BEGIN
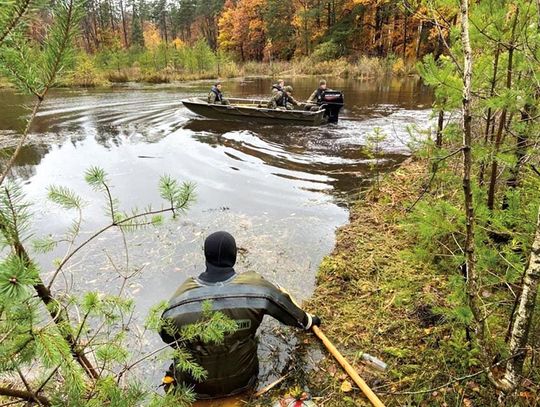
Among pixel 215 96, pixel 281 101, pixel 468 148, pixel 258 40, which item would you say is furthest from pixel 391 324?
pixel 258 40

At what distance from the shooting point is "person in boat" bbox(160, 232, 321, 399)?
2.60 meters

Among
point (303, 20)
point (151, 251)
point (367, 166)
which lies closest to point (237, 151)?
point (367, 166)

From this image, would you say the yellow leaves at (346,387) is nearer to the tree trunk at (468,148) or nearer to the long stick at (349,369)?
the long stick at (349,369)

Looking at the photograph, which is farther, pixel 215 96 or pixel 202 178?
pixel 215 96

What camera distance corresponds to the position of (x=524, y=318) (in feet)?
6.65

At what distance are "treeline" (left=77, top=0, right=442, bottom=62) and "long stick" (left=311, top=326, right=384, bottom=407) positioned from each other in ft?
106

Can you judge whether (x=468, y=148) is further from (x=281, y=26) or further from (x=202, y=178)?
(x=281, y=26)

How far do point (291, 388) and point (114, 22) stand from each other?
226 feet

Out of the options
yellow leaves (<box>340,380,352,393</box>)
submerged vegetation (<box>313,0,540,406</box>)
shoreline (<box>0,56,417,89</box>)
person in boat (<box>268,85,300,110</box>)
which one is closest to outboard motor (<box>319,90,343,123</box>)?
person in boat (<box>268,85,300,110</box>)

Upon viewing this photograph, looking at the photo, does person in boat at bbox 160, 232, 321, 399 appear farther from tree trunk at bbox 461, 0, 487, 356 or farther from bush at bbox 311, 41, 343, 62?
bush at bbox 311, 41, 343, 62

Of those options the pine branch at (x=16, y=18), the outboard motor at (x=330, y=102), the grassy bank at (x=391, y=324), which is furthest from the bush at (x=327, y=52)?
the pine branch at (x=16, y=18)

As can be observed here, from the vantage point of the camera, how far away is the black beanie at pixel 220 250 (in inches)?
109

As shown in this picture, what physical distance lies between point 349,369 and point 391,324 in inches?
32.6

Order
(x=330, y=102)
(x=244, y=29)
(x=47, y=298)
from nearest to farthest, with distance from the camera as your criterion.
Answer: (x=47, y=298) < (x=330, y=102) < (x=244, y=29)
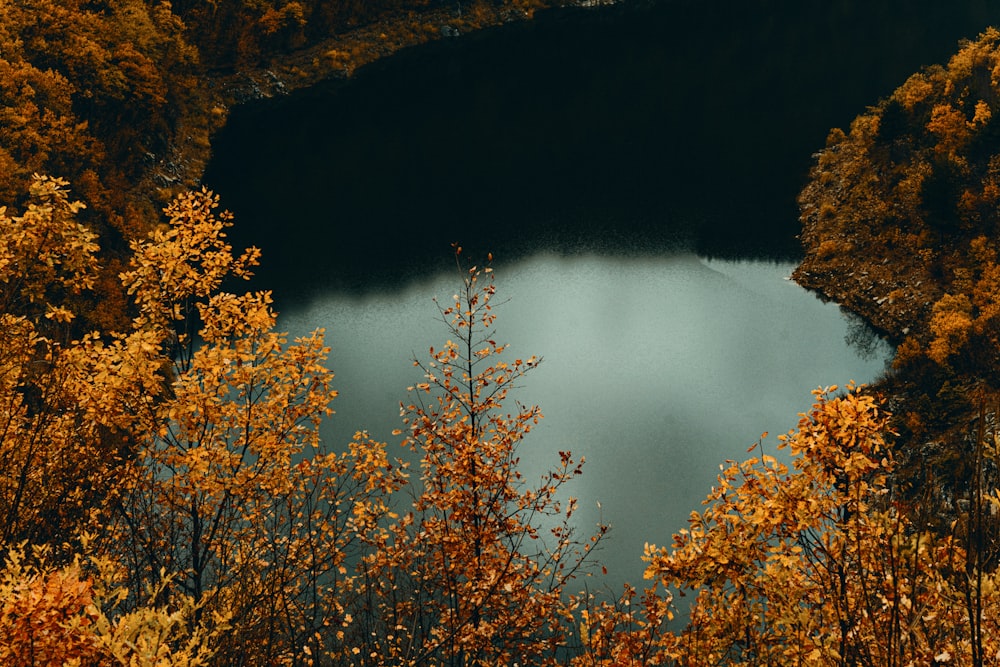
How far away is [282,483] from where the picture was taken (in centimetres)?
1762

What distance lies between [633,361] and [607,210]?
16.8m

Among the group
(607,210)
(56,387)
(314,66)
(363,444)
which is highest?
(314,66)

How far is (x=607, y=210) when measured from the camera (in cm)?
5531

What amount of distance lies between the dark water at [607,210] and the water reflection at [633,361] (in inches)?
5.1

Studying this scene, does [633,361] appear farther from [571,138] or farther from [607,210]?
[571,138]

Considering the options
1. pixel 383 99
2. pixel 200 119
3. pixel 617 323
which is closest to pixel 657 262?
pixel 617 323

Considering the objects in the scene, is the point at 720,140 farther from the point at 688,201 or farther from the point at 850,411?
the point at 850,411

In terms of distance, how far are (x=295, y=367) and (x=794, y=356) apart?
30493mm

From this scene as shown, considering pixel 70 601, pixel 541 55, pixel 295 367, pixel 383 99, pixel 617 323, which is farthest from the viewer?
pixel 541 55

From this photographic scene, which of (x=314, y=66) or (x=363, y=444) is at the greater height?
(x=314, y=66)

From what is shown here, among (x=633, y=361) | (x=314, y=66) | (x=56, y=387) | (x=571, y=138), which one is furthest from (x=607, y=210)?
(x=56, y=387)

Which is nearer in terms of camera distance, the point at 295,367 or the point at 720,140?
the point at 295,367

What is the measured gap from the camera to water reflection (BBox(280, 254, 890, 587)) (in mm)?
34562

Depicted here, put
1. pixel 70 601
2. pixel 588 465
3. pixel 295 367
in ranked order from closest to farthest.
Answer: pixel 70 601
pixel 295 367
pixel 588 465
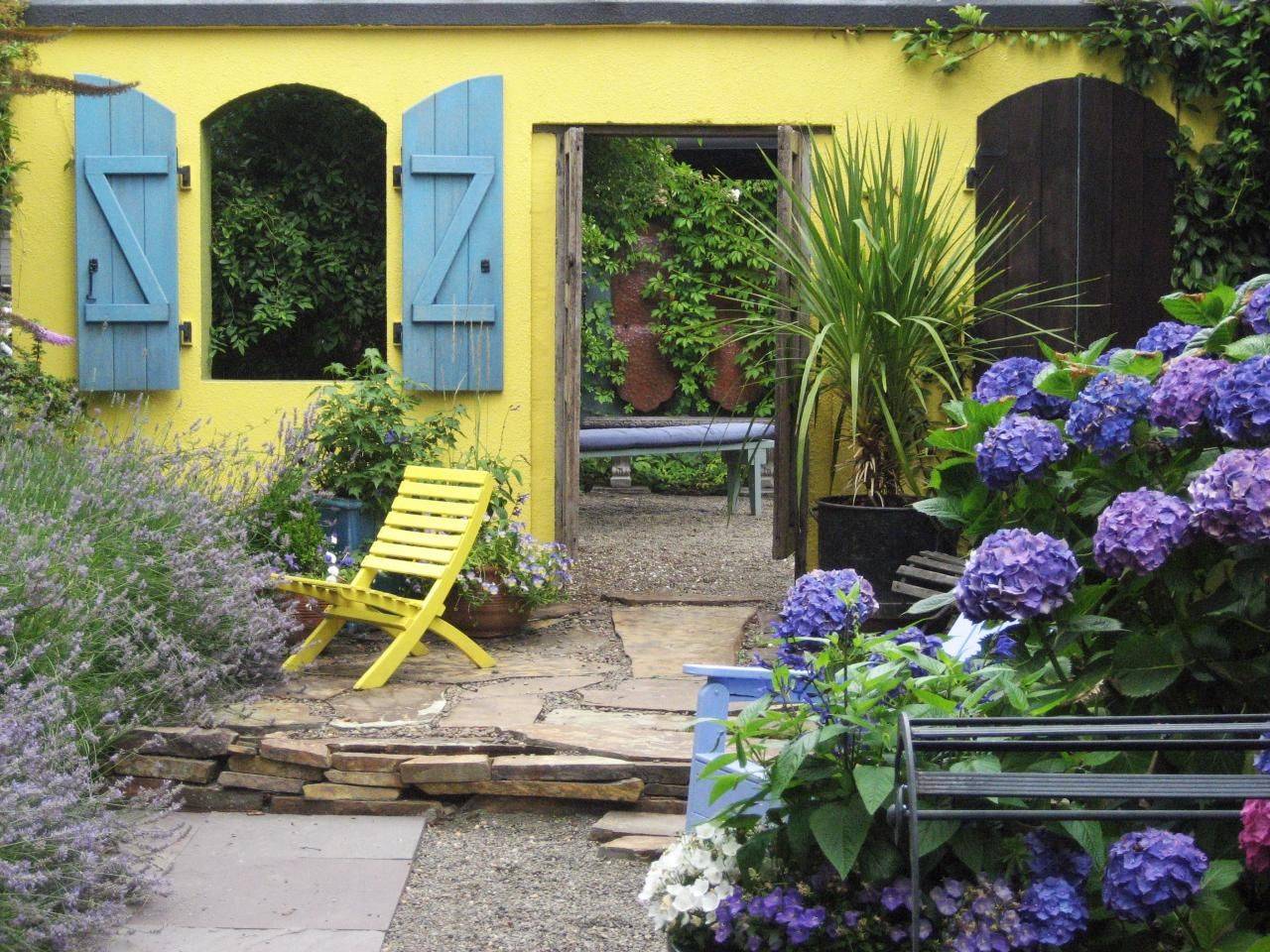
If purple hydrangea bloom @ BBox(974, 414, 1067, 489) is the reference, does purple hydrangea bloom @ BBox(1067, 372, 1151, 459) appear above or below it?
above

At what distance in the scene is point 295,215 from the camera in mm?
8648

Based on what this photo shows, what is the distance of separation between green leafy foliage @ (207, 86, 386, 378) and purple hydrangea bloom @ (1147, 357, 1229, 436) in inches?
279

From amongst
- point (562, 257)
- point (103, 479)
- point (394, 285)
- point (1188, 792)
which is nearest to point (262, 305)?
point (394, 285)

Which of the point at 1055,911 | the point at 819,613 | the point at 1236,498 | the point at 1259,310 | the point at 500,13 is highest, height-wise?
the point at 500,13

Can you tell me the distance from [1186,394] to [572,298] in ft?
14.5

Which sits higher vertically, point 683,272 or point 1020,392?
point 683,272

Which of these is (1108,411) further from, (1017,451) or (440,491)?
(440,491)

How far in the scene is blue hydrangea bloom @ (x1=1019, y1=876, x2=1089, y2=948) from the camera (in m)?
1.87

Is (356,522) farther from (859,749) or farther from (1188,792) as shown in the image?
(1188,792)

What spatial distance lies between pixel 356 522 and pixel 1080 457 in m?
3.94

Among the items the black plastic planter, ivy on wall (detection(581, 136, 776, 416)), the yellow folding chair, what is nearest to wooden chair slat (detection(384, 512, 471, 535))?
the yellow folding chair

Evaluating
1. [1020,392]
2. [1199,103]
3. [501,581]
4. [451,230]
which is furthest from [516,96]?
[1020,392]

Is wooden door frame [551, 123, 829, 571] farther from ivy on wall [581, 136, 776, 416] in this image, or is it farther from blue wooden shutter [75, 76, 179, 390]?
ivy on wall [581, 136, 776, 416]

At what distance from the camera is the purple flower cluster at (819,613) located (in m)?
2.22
END
BEGIN
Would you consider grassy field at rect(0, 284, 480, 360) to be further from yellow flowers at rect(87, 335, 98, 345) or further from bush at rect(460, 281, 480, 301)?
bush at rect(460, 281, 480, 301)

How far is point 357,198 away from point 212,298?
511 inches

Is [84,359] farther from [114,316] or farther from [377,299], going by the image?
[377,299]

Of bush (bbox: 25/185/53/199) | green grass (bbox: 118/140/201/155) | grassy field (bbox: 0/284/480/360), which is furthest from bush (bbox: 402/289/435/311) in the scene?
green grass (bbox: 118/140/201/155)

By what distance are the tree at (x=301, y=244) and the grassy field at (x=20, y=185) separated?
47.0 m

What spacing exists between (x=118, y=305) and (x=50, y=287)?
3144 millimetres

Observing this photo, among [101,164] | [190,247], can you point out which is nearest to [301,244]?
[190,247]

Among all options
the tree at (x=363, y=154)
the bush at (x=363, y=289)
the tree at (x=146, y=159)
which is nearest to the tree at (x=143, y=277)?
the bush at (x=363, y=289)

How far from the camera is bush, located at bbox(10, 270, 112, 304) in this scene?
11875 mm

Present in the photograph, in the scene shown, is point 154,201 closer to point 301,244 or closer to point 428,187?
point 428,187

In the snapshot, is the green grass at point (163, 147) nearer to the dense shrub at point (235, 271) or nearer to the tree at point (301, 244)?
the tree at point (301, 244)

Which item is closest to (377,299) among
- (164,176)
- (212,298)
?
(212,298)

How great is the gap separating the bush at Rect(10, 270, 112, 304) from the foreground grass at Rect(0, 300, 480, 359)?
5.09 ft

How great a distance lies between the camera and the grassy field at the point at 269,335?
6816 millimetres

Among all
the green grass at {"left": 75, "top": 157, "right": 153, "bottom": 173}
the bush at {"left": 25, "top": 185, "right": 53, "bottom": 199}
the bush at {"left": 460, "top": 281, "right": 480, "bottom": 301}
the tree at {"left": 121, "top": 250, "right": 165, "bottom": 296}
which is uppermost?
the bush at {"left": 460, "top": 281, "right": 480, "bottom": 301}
END
Reproduce without alteration the lines above, from the line containing "Among pixel 215" up to and including the line containing "2.60 meters".

**Full response**
Among pixel 215 96, pixel 281 101, pixel 468 148, pixel 258 40, which item would you say is furthest from pixel 391 324?
pixel 258 40

At what distance from the shooting point is "person in boat" bbox(160, 232, 321, 399)?
2.60 meters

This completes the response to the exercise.